───── Recorded information
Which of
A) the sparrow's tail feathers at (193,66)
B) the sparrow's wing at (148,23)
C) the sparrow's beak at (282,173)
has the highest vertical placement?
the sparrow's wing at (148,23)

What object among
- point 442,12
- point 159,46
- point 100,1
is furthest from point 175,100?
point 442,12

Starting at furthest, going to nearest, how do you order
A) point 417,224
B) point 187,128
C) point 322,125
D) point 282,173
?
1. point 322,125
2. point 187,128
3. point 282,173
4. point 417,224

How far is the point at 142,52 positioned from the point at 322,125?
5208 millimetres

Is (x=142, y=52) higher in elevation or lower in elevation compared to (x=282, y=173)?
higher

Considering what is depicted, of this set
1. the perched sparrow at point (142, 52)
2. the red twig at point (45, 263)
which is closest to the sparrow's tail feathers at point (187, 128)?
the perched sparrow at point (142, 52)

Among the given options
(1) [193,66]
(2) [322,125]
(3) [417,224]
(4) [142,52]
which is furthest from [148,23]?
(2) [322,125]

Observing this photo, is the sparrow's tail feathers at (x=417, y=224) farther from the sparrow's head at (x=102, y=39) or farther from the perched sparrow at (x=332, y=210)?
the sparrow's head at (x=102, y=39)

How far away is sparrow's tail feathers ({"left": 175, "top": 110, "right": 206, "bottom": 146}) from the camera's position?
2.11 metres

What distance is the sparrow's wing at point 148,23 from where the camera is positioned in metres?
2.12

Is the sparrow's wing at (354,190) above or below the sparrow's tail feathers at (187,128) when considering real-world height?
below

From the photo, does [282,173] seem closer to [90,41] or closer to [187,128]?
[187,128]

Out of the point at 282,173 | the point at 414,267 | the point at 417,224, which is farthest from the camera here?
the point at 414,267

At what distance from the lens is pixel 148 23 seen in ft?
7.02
──────────
**Given exercise**
Put everything from the start of the data down to the line containing "5208 millimetres" into a JSON list of strings, with one string per line and blank lines left out.

**Answer to the problem**
[
  "Which of",
  "A) the sparrow's tail feathers at (193,66)",
  "B) the sparrow's wing at (148,23)",
  "C) the sparrow's beak at (282,173)",
  "has the highest vertical placement?",
  "the sparrow's wing at (148,23)",
  "What object among",
  "- point 442,12",
  "- point 159,46",
  "- point 100,1",
  "is furthest from point 175,100?",
  "point 442,12",
  "Starting at furthest, going to nearest, how do you order",
  "A) point 417,224",
  "B) point 187,128",
  "C) point 322,125",
  "D) point 282,173",
  "?",
  "1. point 322,125",
  "2. point 187,128",
  "3. point 282,173",
  "4. point 417,224",
  "How far is the point at 142,52 positioned from the point at 322,125?",
  "5208 millimetres"
]